6. The [C]hildren's sibling relationships.
The [C]hildren have no other siblings. Father testified that the [] [C]hildren have an extremely close relationship.
7. The well-reasoned preference of the [C]hildren, based on the child's maturity and judgment.
The [trial court] did not speak with the [C]hildren due to their ages.
8. The attempts of a parent to turn the [C]hildren against the other parent, except in cases of domestic violence where reasonable safety measures are necessary to protect the child from harm.
Father testified the older child has stated that Mother's family make derogatory remarks about Father.
9. Which party is more likely to maintain a loving, stable, consistent and nurturing relationship with the child adequate for the [C]hildren's emotional needs.
Both parents appear well-situated to maintain a loving and nurturing home for the [C]hildren.
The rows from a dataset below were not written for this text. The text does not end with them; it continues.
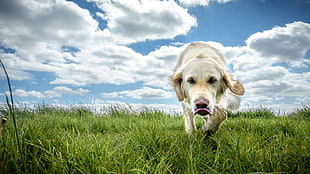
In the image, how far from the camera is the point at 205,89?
3.57 m

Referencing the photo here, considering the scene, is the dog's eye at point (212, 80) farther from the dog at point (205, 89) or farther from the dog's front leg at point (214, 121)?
the dog's front leg at point (214, 121)

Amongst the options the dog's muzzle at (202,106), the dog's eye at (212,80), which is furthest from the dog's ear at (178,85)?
the dog's muzzle at (202,106)

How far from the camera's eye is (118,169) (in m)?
1.98

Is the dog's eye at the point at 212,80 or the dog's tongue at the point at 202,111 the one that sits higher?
the dog's eye at the point at 212,80

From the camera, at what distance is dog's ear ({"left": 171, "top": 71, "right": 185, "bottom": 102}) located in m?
4.29

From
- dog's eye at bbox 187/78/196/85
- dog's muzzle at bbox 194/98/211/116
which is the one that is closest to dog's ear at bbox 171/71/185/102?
dog's eye at bbox 187/78/196/85

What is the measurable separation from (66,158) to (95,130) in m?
2.98

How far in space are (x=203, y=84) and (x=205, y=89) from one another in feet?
0.48

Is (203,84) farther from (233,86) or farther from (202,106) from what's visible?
(233,86)

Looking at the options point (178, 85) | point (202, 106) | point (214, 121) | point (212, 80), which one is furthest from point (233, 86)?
point (202, 106)

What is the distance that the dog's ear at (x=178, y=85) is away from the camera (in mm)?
4285

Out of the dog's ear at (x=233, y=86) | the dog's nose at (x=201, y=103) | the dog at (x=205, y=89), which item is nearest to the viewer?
the dog's nose at (x=201, y=103)

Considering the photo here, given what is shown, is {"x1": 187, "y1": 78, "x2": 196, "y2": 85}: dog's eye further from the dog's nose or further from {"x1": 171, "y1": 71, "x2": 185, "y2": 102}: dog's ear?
the dog's nose

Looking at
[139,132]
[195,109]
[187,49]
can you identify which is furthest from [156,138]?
[187,49]
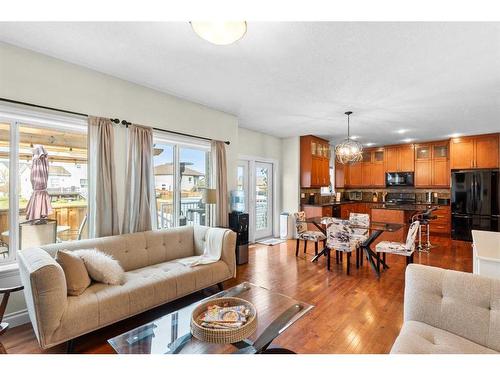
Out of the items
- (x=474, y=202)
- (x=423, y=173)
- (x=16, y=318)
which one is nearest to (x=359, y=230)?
(x=474, y=202)

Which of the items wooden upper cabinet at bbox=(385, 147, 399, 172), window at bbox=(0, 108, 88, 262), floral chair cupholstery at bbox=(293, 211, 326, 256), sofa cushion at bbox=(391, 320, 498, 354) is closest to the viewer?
sofa cushion at bbox=(391, 320, 498, 354)

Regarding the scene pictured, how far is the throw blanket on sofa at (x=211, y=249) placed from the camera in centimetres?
302

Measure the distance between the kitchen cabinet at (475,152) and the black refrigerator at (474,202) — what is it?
0.27 metres

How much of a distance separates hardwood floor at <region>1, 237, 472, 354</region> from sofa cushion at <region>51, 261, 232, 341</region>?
25 cm

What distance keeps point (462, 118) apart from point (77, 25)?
19.7 feet

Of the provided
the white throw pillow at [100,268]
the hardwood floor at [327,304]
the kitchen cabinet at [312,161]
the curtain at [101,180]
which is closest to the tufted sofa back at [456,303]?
the hardwood floor at [327,304]

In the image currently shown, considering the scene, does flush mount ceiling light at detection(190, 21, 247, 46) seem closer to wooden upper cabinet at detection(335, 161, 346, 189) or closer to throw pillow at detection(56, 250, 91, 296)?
throw pillow at detection(56, 250, 91, 296)

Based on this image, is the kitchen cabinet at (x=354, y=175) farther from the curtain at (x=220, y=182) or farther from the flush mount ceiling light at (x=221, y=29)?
the flush mount ceiling light at (x=221, y=29)

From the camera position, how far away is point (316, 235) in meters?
4.50

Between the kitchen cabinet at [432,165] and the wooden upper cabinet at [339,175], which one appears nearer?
the kitchen cabinet at [432,165]

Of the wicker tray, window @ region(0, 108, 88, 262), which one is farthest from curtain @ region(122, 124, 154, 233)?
the wicker tray

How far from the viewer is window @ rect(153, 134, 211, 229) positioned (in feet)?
12.1

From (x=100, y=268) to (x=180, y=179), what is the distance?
1.91 metres

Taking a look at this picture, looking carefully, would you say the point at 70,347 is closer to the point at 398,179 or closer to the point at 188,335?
the point at 188,335
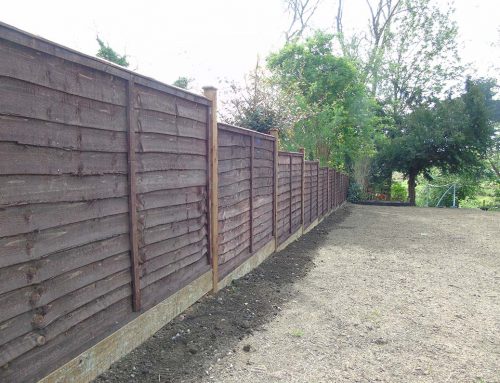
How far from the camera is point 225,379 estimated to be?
104 inches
With regard to stability and consistency, Mother is slightly better situated, particularly during the school year, as her work schedule allows her to personally deliver the [C]hildren to school and the babysitter's residence. Mother also has the flexibility to pick up the older child at the end of the regular school day.
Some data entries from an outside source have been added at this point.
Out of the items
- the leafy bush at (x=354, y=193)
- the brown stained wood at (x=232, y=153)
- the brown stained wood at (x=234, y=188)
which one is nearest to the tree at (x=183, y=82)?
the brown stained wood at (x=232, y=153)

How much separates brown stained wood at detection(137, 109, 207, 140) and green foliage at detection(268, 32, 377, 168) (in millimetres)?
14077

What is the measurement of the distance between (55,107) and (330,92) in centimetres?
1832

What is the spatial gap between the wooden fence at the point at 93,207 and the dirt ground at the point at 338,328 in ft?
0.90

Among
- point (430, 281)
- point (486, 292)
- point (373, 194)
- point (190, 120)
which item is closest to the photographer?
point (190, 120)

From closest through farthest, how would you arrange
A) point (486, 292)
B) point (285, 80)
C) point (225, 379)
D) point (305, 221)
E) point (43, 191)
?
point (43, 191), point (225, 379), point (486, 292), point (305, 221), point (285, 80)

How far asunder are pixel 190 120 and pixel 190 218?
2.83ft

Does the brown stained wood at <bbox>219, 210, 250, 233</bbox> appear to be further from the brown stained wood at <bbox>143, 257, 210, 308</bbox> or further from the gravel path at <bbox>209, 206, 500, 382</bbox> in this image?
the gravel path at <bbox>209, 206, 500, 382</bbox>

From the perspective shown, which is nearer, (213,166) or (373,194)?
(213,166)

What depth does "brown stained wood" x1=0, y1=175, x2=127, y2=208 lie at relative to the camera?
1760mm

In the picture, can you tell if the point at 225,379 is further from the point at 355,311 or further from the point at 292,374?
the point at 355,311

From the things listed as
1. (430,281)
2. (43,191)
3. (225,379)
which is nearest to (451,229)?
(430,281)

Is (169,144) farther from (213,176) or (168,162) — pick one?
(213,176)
10. Which party is more likely to attend to the daily physical, emotional, developmental, educational and special needs of the [C]hildren.
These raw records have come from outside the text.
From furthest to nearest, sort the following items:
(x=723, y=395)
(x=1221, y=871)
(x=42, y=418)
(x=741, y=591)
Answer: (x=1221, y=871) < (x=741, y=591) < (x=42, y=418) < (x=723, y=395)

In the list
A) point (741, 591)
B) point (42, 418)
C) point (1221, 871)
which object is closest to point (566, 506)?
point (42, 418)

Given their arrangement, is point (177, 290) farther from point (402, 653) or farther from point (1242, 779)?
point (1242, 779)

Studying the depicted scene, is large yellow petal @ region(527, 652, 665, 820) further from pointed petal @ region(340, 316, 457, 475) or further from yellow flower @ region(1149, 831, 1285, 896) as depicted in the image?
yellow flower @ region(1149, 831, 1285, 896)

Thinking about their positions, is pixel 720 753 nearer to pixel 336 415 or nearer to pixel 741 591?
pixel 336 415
It appears that both parents are very involved in the health, education, and activities of [the] [C]hildren and that neither is more likely than the other to attend to the [C]hildren's needs.
11. The proximity of the residences of the parties.
Mother testified that her residence is approximately a fifteen[-]minute drive from Father's residence.
12. Each party's availability to care for the children or ability to make appropriate child-care arrangements.
Father testified that his child-care plans, other than the babysitter who is utilized by both parents, would be to rely on his girlfriend or his mother. Father leaves for work early in the morning and is therefore unable to deliver the [C]hildren to school and the babysitter's residence. Father's girlfriend would be available to take the older child to school and the younger child to the babysitter's residence. Father is also willing to pay for the older child to attend an after-school program which would allow Father's girlfriend to pick up the child from school. Mother testified to concerns with Father's child-care plan, as she does not believe it would allow for the younger child to be picked up from the babysitter's residence on time. Also, Mother testified that the older child would like Mother to take her to school. Mother also would like the morning bonding time with [the] [C]hildren if Father is not the one directly caring for the [C]hildren.
Mother's child-care arrangements are with a babysitter throughout the day. If Mother needs child-care outside the babysitter's hours, maternal great-grandmother is the usual caretaker.
13. The level of conflict between the parties and the willingness and ability of the parties to cooperate with one another. A party's effort to protect a child from abuse by another party is not evidence of unwillingness or inability to cooperate with that party.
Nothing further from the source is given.